Sea Ice Around Antarctica Reaches a Record Low

Sea ice around Antarctica has reached a record low in four decades of observations, a new analysis of satellite images shows.

As of Tuesday, ice covered 750,000 square miles around the Antarctic coast, below the previous record low of 815,000 square miles in early March 2017, according to the analysis by the National Snow and Ice Data Center in Boulder, Colo.

“It’s really unprecedented,” said Marilyn N. Raphael, a professor of geography at the University of California, Los Angeles, who studies Antarctic sea ice. Warmer ocean temperatures may have played a role, she said, “but there are other factors that we will be working on finding out in the next months.”

Antarctic sea ice extent is highly variable from year to year, but overall has increased very slightly, on average, since the late 1970s, when satellite observations began. By contrast, sea ice extent in the Arctic, which is warming about three times as fast as other regions, has decreased by more than 10 percent a decade over the same period.

The two regions are very different. The Arctic Ocean covers high latitudes, including the North Pole itself, and is hemmed in by land masses. In the Southern Hemisphere, Antarctica covers the pole. The Southern Ocean, which surrounds the continent, begins at much lower latitudes and is open to the north.

While rapid warming in the Arctic is largely responsible for the shrinking of sea ice there, the effect of climate change on Antarctic sea ice is far less clear.

Edward Blanchard-Wrigglesworth, a climate scientist at the University of Washington, said that many scientists expect that global warming will eventually lead to declines in Antarctic sea ice. But right now, he said, “it’s really hard to connect the two, especially in terms of single events like this one.”

Instead, a complex group of factors is at play when it come to Antarctic sea ice. Large-scale atmospheric patterns, often occurring far from the continent, as well as local ocean currents and winds can all increase or reduce sea-ice coverage.

For instance, Dr. Blanchard-Wrigglesworth said, some research suggests that a strong El Niño in 2015 and 2016, when sea surface temperatures in the tropical Pacific were higher than normal, led to sharply lower sea ice coverage in 2016.

Ted Scambos, a senior researcher at the Earth Science and Observation Center at the University of Colorado, said in an email message that warmer than normal sea-surface temperatures in some areas around Antarctica may have played a role in the current minimum.

And Dr.

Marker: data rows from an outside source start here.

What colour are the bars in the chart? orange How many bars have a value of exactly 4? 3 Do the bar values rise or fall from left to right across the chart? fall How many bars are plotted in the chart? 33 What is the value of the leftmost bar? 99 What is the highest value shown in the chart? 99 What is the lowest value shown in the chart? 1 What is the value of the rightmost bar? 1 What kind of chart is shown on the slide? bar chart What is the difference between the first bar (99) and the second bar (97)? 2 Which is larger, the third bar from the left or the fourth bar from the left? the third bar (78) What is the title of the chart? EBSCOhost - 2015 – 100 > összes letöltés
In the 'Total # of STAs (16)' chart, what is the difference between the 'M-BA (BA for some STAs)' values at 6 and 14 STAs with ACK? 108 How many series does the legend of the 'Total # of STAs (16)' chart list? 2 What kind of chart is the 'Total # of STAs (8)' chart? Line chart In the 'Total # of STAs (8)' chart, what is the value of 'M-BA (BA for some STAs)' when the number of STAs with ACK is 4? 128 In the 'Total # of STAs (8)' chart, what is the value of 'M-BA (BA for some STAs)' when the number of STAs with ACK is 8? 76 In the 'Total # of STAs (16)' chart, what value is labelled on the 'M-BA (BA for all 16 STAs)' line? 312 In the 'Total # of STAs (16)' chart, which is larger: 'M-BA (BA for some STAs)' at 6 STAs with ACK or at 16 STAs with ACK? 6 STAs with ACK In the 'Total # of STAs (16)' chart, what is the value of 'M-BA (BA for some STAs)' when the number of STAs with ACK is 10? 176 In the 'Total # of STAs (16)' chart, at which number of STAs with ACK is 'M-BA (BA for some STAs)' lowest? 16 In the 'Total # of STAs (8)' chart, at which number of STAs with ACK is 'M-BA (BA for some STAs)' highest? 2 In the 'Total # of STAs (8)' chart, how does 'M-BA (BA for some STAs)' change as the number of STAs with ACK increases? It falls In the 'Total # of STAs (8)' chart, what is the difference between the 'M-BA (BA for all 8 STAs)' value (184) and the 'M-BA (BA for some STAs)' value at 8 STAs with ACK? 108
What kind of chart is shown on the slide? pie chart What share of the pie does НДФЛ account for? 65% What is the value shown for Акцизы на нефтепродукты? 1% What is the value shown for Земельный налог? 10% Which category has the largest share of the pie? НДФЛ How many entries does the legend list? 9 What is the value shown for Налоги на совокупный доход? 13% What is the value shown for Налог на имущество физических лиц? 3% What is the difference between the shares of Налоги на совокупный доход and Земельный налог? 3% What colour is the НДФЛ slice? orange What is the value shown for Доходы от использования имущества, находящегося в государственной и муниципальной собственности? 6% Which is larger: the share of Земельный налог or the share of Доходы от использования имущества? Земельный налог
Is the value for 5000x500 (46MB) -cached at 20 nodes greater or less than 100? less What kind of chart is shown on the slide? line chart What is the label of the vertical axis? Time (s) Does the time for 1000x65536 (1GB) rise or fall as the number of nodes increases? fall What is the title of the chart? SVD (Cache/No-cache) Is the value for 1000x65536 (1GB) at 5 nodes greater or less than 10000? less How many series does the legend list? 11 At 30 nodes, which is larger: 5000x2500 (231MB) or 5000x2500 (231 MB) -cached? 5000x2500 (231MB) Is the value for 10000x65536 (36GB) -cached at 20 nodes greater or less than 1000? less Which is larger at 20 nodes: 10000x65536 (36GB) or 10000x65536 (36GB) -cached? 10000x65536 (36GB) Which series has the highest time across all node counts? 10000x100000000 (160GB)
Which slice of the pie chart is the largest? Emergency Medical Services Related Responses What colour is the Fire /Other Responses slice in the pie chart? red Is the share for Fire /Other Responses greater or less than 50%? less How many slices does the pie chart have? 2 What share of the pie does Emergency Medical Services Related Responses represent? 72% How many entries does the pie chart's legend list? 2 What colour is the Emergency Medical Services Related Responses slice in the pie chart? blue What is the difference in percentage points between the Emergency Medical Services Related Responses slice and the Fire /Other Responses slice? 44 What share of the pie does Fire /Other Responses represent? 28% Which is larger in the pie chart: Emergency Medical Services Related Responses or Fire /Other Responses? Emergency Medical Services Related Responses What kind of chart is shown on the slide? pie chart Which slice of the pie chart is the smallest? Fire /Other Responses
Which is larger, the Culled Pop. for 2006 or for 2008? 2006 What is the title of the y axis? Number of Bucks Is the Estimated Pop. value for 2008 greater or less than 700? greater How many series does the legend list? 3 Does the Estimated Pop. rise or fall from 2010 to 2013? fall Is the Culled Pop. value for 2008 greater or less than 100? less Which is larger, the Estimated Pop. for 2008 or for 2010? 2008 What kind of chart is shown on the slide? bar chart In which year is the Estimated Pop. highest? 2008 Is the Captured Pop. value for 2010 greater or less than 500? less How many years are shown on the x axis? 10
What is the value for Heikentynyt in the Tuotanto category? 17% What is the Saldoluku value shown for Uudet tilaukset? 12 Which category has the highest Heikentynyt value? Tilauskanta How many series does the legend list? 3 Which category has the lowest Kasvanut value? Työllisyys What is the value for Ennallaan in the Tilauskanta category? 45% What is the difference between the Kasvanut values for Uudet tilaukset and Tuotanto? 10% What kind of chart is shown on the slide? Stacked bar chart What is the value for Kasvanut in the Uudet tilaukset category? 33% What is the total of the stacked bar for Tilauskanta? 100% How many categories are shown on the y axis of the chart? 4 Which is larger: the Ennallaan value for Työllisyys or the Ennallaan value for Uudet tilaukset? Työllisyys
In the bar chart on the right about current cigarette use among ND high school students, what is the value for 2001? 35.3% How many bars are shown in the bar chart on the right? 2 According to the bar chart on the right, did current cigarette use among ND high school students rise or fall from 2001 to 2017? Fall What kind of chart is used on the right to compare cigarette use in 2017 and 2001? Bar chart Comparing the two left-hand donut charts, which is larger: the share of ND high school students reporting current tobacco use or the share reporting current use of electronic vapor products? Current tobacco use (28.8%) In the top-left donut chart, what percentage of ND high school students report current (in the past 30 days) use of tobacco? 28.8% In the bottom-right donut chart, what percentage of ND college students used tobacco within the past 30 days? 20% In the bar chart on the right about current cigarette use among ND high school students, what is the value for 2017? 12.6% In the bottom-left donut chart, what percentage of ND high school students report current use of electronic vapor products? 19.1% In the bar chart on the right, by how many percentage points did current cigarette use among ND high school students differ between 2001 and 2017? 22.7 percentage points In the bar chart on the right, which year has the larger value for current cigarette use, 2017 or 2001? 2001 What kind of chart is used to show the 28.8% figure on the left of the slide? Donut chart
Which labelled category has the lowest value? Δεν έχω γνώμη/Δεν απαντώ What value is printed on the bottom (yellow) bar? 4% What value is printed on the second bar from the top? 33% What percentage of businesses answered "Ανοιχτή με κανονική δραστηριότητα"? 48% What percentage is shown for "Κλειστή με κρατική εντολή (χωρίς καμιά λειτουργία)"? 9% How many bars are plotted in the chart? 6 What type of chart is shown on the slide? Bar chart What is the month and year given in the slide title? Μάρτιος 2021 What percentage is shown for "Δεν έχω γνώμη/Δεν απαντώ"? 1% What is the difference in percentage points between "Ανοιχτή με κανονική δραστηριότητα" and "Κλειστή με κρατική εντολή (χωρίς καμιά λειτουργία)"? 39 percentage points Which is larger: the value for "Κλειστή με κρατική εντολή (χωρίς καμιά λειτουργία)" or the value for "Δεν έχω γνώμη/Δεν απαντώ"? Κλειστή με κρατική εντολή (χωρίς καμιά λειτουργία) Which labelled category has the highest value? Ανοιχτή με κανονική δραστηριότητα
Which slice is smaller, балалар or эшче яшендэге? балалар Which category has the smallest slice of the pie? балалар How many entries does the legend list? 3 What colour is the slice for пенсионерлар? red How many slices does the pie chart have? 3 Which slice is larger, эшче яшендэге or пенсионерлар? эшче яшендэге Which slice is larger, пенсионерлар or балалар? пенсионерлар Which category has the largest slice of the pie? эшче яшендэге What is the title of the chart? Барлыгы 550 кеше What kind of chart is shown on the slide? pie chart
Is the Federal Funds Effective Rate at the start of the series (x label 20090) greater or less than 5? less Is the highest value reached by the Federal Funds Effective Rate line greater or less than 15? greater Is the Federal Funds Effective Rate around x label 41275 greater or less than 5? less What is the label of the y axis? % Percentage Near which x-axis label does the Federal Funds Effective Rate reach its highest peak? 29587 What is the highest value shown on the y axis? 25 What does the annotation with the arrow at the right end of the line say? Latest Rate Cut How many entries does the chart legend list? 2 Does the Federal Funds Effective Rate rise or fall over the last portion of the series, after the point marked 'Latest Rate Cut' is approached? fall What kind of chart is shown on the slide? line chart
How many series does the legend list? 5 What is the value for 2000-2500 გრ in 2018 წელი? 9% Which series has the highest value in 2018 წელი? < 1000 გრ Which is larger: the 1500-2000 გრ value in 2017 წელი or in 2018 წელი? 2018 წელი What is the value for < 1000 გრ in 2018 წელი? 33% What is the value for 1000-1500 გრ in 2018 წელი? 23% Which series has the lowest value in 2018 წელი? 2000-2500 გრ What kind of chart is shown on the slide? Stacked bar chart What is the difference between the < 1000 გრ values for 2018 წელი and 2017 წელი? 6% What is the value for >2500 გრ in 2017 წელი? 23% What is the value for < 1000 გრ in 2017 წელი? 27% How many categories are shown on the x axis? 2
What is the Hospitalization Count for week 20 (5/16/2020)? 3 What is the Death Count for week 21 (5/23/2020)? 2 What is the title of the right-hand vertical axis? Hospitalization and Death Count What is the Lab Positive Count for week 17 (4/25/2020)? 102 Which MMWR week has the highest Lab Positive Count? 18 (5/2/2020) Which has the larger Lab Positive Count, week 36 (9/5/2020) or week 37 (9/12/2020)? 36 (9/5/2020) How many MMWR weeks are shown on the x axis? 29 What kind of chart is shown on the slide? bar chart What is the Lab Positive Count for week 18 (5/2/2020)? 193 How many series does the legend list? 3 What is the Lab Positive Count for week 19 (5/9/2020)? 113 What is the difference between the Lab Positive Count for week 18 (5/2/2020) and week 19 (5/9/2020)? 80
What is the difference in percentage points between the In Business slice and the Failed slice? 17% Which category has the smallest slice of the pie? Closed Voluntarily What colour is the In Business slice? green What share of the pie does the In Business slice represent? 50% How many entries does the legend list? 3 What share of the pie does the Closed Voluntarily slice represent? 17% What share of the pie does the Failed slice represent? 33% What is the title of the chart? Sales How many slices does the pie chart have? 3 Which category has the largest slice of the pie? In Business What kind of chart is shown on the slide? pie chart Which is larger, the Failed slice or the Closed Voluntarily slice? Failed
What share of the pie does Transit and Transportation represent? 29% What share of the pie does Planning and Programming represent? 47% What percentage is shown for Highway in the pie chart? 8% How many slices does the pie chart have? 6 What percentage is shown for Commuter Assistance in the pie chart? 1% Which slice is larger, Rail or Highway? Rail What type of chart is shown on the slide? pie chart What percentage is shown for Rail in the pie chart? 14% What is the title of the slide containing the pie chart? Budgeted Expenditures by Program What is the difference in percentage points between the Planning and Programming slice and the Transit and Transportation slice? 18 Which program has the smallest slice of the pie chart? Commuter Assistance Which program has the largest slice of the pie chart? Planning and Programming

Raphael said winds may also have had an effect, especially in the area of the Amundsen Sea on the continent’s western side. A region of low pressure air that regularly develops over the sea was especially strong this year, she said, and that resulted in stronger winds that may have driven more ice farther to the north, into warmer waters where it would melt faster.

While overall sea ice extent has only slightly increased since the late 1970s, the rate of increase began to accelerate in 2000, and ice extent reached a record high in 2014. But then something unexpected happened, Dr. Raphael said. It dropped drastically over the next three years, reaching the record low in 2017.

Since then sea ice extent rebounded, Dr. Raphael said, returning to roughly average levels by 2020.

Normally, she said, levels would then have continued to be average or above average for several years. But the new sharp drop this year occurred sooner. “It happened so quickly,” she said.

“That’s what makes this one unusual,” she added. After 2017, “the ice went back to normal but didn’t stay that way.”

Dr. Blanchard-Wrigglesworth said that to understand why the ice extent is so low now, researchers will have to examine how conditions might have shifted last year. “I wouldn’t be surprised if we find out that this is the result of changes in winds over the last three to six months,” he said.

The low sea ice extent has been noticeable in the Weddell Sea, east of the Antarctic Peninsula, which because of its circular current retains much more ice from year to year than the other parts of the Antarctic coast. A group of scientists and explorers encountered relatively mild ice conditions while venturing into the sea this month in search of the wreck of Endurance, Ernest Shackleton’s ship, which sank during an Antarctic expedition in 1915.

This year’s ice extent could dip even lower, depending on the weather, but should soon start increasing as temperatures begin to drop heading into the Antarctic fall and winter. Ice coverage reaches a maximum each year around the end of September. The average maximum over four decades is more than 7 million square miles.

Dr. Blanchard-Wrigglesworth said that events like this one and the previous record low offered researchers an opportunity to better understand the connection between climate change and sea ice in Antarctica. “A valid new research question might be, are these the first few indications that there is starting to be a reversal in the long-term trends?” he said.